__Data provided__
++++++++++

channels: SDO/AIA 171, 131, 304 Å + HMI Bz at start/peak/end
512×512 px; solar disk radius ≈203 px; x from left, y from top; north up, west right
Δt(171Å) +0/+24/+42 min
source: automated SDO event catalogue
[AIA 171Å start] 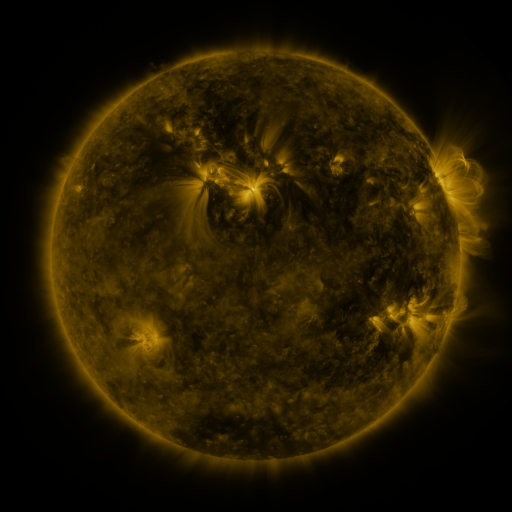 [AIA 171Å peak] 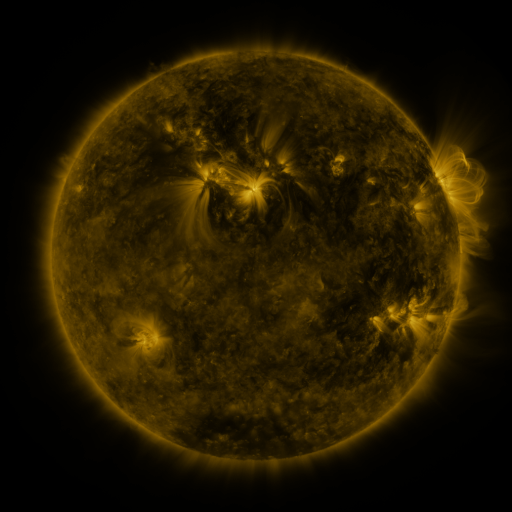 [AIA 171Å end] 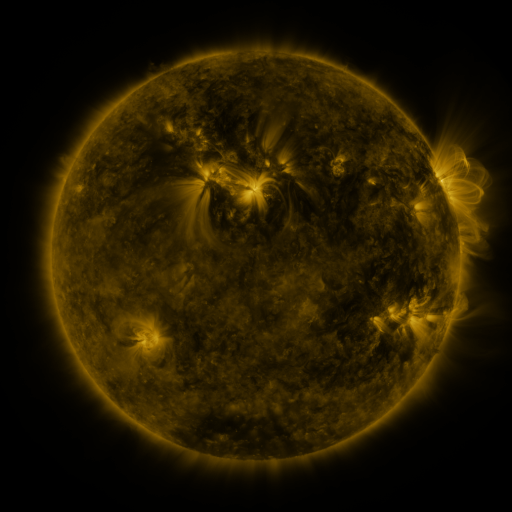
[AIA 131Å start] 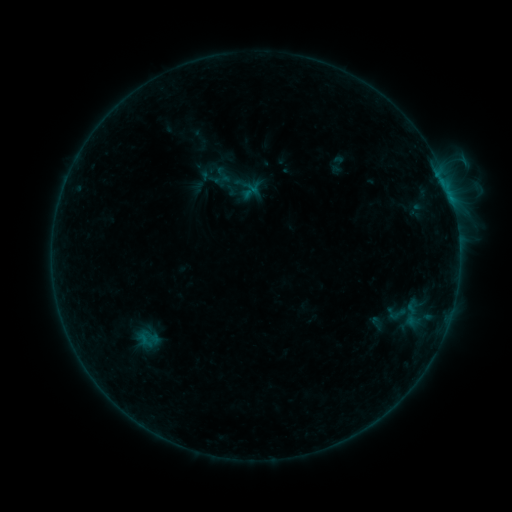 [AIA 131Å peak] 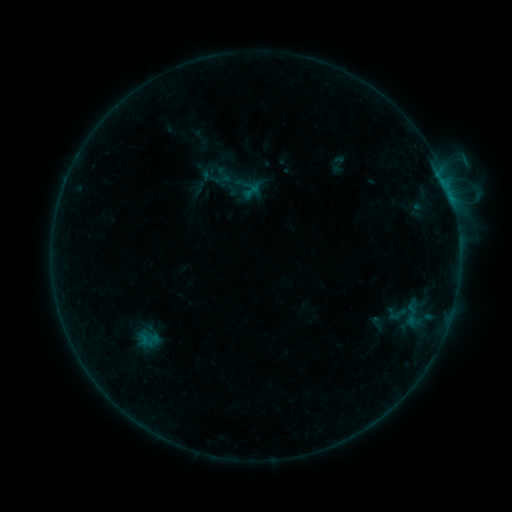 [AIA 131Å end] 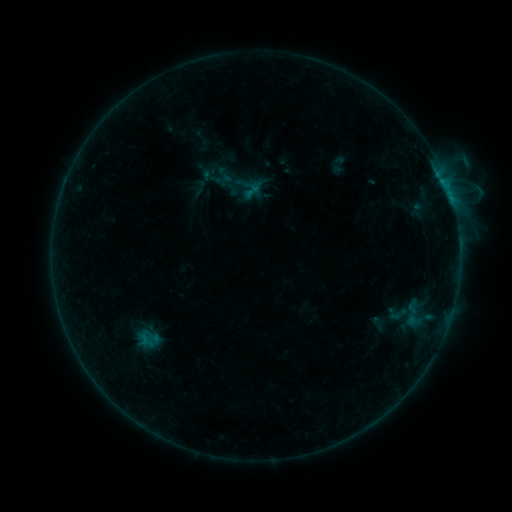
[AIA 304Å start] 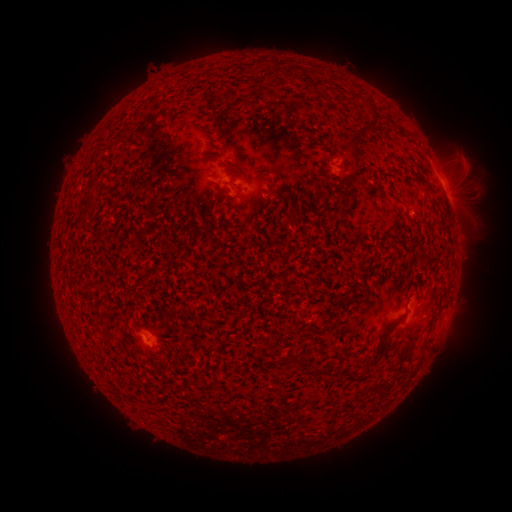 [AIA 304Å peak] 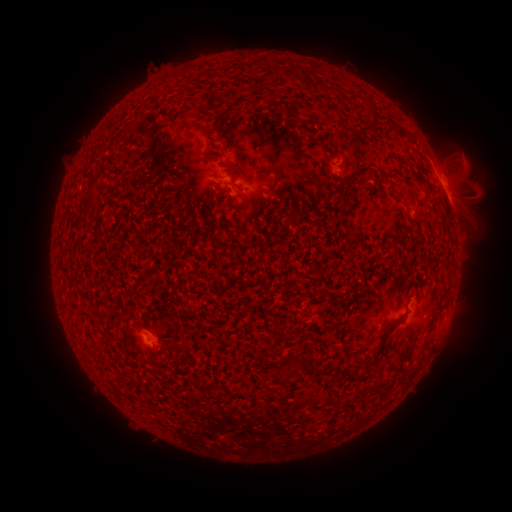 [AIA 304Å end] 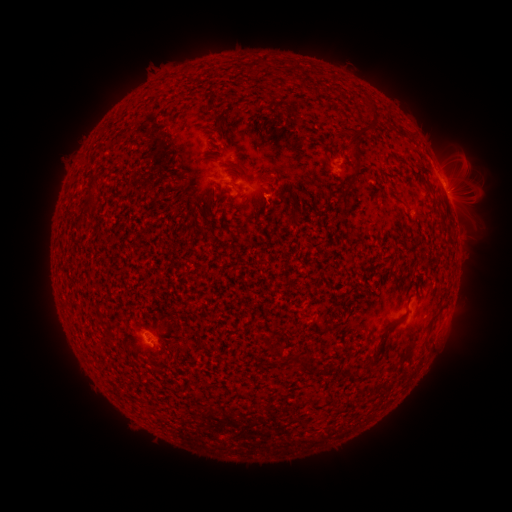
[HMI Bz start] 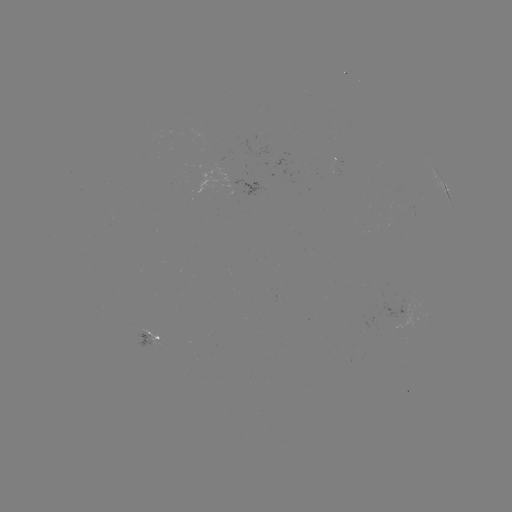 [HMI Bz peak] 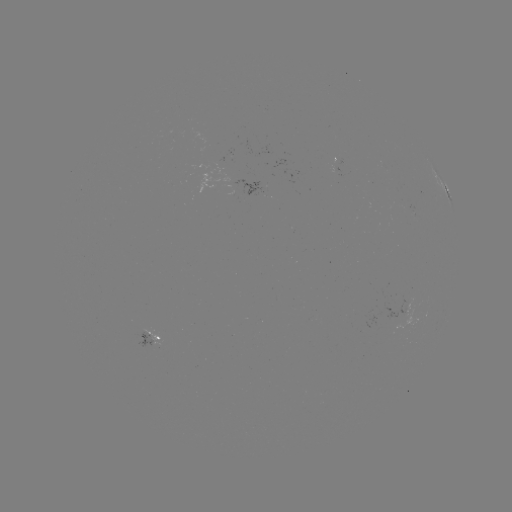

++++++++++

__Task to complete__
Copy the records from the start through the line containing "source: automated SDO event catalogue", changing every "px" to "pixels" and leaving everything else unchanged.

__Correct result__
channels: SDO/AIA 171, 131, 304 Å + HMI Bz at start/peak/end
512×512 pixels; solar disk radius ≈203 pixels; x from left, y from top; north up, west right
Δt(171Å) +0/+24/+42 min
source: automated SDO event catalogue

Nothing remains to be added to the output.